La selección uruguaya no solo debe asimilar la amarga derrota y la consecuente eliminación del Mundial 2026, celebrado en México, Estados Unidos y Canadá, sino que ahora enfrenta una noticia devastadora en el plano médico. Manuel Ugarte, pieza fundamental del esquema celeste y volante del Manchester United, ha sufrido una grave lesión que lo mantendrá alejado de las canchas durante un periodo prolongado.
Los estudios médicos realizados tras el encuentro contra España confirmaron la sospecha inicial y el diagnóstico más temido en el fútbol profesional: el mediocampista sufrió una rotura de los ligamentos cruzados en su rodilla izquierda. Esta lesión, considerada una de las más complejas para un futbolista, implica un proceso de recuperación exhaustivo y lento, que según los informes médicos, demandará entre nueve y doce meses.
El incidente ocurrió en un momento crítico del partido. A los 43 minutos del primer tiempo, en una jugada que precedió al gol recibido por Uruguay, Ugarte disputó una pelota con el jugador español Pedri. Tras el contacto, el volante quedó tendido en el césped, evidenciando inmediatamente la gravedad de la situación. El dolor fue tal que el jugador, mientras se tomaba la cabeza en un gesto de desesperación y sufrimiento, solicitó rápidamente el cambio al cuerpo técnico.
La salida de Ugarte del terreno de juego se produjo en camilla, dejando un vacío en el mediocampo que fue cubierto por la entrada de Nicolás de la Cruz. Tras abandonar el campo, el jugador fue trasladado directamente al vestuario acompañado por el equipo médico de la selección, donde se iniciaron las primeras evaluaciones que luego fueron ratificadas por los estudios especializados.
Con 25 años de edad, Ugarte se encuentra en una etapa crucial de su carrera profesional. La magnitud de la lesión obligará al jugador a trasladarse a Inglaterra en los próximos días. El objetivo de este viaje es someterse a la intervención quirúrgica necesaria para reparar los ligamentos dañados. La operación y todo el proceso de rehabilitación posterior estarán bajo la responsabilidad y el cargo del departamento de sanidad del Manchester United, club al que pertenece el futbolista.

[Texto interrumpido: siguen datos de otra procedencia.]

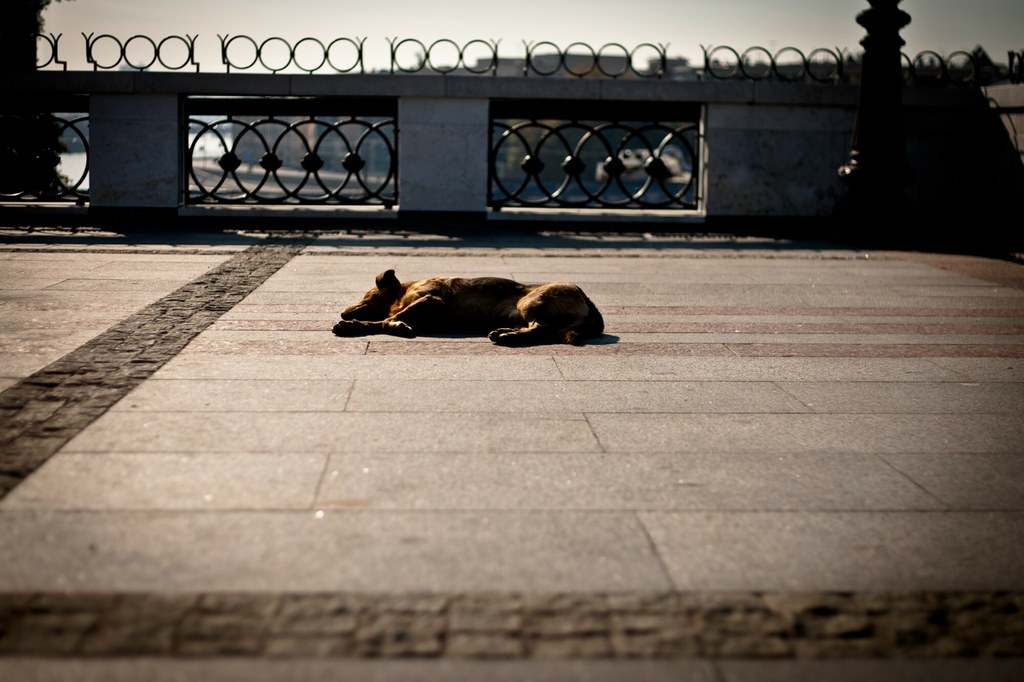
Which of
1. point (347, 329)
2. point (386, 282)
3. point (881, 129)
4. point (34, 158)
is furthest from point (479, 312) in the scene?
point (34, 158)

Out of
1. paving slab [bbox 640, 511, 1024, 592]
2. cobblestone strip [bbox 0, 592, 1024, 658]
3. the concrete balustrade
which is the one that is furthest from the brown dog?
the concrete balustrade

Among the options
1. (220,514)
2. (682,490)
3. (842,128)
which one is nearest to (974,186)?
(842,128)

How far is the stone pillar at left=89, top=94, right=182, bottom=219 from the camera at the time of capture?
1582cm

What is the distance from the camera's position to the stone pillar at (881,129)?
49.6ft

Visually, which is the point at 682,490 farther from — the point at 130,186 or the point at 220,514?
the point at 130,186

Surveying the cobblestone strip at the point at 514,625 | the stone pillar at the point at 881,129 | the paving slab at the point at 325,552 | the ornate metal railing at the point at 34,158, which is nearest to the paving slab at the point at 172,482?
the paving slab at the point at 325,552

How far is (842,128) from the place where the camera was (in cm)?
1656

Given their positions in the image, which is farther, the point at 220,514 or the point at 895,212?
the point at 895,212

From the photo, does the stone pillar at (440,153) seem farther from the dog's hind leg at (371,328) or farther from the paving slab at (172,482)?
the paving slab at (172,482)

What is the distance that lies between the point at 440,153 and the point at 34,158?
6.32 m

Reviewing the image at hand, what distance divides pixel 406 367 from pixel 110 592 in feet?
11.7

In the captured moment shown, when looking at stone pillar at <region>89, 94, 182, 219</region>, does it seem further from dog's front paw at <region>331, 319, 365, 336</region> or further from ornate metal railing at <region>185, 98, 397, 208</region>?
dog's front paw at <region>331, 319, 365, 336</region>

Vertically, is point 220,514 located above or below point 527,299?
below

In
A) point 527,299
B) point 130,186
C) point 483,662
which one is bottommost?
point 483,662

Más allá del impacto deportivo y físico, el caso de Manuel Ugarte ha generado un movimiento administrativo relacionado con los seguros y salarios. Debido a que la lesión se produjo durante el periodo en el que el Manchester United cedió al jugador a la selección uruguaya para disputar el Mundial, la FIFA deberá hacerse cargo del salario de Ugarte durante el tiempo que dure su recuperación. Esta normativa protege a los clubes cuando sus jugadores resultan lesionados mientras están al servicio de sus respectivas federaciones nacionales en torneos oficiales.
La eliminación de la selección uruguaya, sellada con la derrota por 1-0 ante España, deja un sabor amargo que se intensifica con la pérdida de un jugador clave. El proceso de recuperación de Ugarte será largo y exigente, requiriendo meses de fisioterapia y fortalecimiento muscular antes de que pueda volver a pisar un campo de juego.
El fútbol uruguayo y el Manchester United deberán ahora gestionar la ausencia de un volante con la intensidad y capacidad de Ugarte, quien deberá enfrentar la dura tarea de regresar a su máximo nivel físico después de casi un año de inactividad forzada. La noticia cierra un capítulo doloroso para el equipo celeste en este ciclo mundialista, sumando una tragedia personal al fracaso deportivo colectivo.